- Text to read
This would be fine if you were paying consummate prices. I’ve used AirBnB years back and for $20 a night you got about what you can expect.
What I don't get is ... where is the government in all this? As the article points out: the owners of the property clearly violate a lot of laws. So I hear violating the law gets you into "trouble with the law".
I once went to the German police over an illegal listing, after the owner got physical when I asked him to turn on the heat at night.
The police laughed at me and told me what I did wrong. Part of it was racism, but the other part of it was just laziness.
To actually get something to happen you have to send a letter to the general prosecutor, who then orders the police to investigate. This process takes months.

- Task requirements
[1] Answer these questions about the AirBnB comment:
(a) What did a night on AirBnB cost the writer years back?
(b) Which country's police did the writer go to?
(c) Who has to receive a letter before the police will investigate?
[2] Retype the part of the AirBnB comment that opens with the words containing "What I don't" and closes with "process takes months.".
[3] Extend the AirBnB comment from where it stops.
The items have no connection to the AirBnB comment.

[Outline records]
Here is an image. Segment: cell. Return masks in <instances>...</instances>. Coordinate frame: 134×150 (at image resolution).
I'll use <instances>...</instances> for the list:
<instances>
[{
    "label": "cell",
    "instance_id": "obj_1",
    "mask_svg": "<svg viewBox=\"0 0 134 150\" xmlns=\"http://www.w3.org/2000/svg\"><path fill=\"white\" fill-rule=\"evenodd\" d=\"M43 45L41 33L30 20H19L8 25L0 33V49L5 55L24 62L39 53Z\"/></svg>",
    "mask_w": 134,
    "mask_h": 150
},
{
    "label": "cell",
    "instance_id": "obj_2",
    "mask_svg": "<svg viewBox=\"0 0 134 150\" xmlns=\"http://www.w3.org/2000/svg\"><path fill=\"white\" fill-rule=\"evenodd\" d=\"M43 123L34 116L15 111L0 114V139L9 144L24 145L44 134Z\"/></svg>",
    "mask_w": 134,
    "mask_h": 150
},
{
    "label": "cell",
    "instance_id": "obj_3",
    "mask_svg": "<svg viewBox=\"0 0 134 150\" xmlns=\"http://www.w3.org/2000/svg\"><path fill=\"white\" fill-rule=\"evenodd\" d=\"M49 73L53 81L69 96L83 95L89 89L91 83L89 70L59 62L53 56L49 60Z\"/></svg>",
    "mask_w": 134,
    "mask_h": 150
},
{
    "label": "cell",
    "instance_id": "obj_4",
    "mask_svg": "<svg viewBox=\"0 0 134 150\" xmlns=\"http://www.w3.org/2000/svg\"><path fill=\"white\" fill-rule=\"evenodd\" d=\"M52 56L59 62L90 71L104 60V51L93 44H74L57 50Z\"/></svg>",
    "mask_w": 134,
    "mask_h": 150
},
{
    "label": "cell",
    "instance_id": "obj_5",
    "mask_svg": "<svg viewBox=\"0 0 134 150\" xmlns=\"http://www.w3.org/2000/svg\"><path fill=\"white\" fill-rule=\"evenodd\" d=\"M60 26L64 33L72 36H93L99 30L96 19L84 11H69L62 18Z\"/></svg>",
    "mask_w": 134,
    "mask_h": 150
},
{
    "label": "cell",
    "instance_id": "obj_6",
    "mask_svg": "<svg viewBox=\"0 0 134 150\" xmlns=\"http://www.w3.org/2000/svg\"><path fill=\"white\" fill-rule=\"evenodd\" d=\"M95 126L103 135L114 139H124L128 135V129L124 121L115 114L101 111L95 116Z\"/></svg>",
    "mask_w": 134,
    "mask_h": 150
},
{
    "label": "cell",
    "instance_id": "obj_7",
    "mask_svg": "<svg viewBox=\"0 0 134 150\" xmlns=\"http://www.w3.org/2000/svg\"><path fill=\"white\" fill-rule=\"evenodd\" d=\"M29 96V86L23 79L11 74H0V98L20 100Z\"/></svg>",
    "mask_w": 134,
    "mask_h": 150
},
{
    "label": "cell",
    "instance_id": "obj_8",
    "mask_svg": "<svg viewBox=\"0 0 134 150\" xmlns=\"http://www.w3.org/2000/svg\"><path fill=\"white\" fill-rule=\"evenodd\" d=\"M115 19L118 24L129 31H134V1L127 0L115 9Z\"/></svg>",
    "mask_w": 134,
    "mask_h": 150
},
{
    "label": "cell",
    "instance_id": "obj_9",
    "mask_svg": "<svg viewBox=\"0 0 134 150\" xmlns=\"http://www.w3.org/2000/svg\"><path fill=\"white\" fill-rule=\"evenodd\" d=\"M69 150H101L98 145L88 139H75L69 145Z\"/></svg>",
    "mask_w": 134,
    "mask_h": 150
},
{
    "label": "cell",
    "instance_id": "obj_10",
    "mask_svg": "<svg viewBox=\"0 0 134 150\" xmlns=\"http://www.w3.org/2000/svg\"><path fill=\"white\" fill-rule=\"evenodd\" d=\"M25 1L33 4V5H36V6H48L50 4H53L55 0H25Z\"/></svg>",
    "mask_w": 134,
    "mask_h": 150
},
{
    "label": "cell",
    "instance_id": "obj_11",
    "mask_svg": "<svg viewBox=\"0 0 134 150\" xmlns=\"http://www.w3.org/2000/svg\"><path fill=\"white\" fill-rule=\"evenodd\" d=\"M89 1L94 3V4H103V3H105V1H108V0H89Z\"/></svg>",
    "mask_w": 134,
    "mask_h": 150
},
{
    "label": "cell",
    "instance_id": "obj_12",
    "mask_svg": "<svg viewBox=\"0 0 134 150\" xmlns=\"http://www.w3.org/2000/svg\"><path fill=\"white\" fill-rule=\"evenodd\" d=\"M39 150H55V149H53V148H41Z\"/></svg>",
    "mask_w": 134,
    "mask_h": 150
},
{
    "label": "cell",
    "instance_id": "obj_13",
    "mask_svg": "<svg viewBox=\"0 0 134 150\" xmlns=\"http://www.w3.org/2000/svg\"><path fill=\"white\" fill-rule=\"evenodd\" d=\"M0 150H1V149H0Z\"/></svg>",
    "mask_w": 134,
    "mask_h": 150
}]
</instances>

- Answers
[1]
(a) $20 a night.
(b) The German police.
(c) The general prosecutor.

[2]
What I don't get is ... where is the government in all this? As the article points out: the owners of the property clearly violate a lot of laws. So I hear violating the law gets you into "trouble with the law".
I once went to the German police over an illegal listing, after the owner got physical when I asked him to turn on the heat at night.
The police laughed at me and told me what I did wrong. Part of it was racism, but the other part of it was just laziness.
To actually get something to happen you have to send a letter to the general prosecutor, who then orders the police to investigate. This process takes months.

[3]
My family went to an Airbnb (basically they were selling themselves as sort of resort) and when my wife saw she had to cook, etc... She was really mad. The listing didn't say it. Long history short, never again. We're going to resorts and hotels ever since. The extra money is not that much since Airbnb basically ramping up their prices.
Well the "Air" part is for air mattress, which is no longer true, if it ever was. The name was supposed to connotate a very spartan take on a traditional bed-and-breakfast. I've never heard of anyone booking all-inclusive travel through airbnb.
In my experience, and I've stayed at a lot of them, BnBs usually have a hot sit down breakfast but it's not universal. I've certainly stayed at BnBs where the host is politely but firmly clear they're not there to entertain you and there will be coffee out in the morning and feel free to grab some yogurt from the fridge. While there is usually fruit and muffins that you can grab for lunch, they don't usually provide a brownbag lunch as such and rarely dinner.
The hotels with free breakfasts in the US tend to be pretty crappy buffets. Generally a lot different from what's served at a good BnB. But at least it's something and I'm not inclined to pay for a full breakfast given I don't normally eat one.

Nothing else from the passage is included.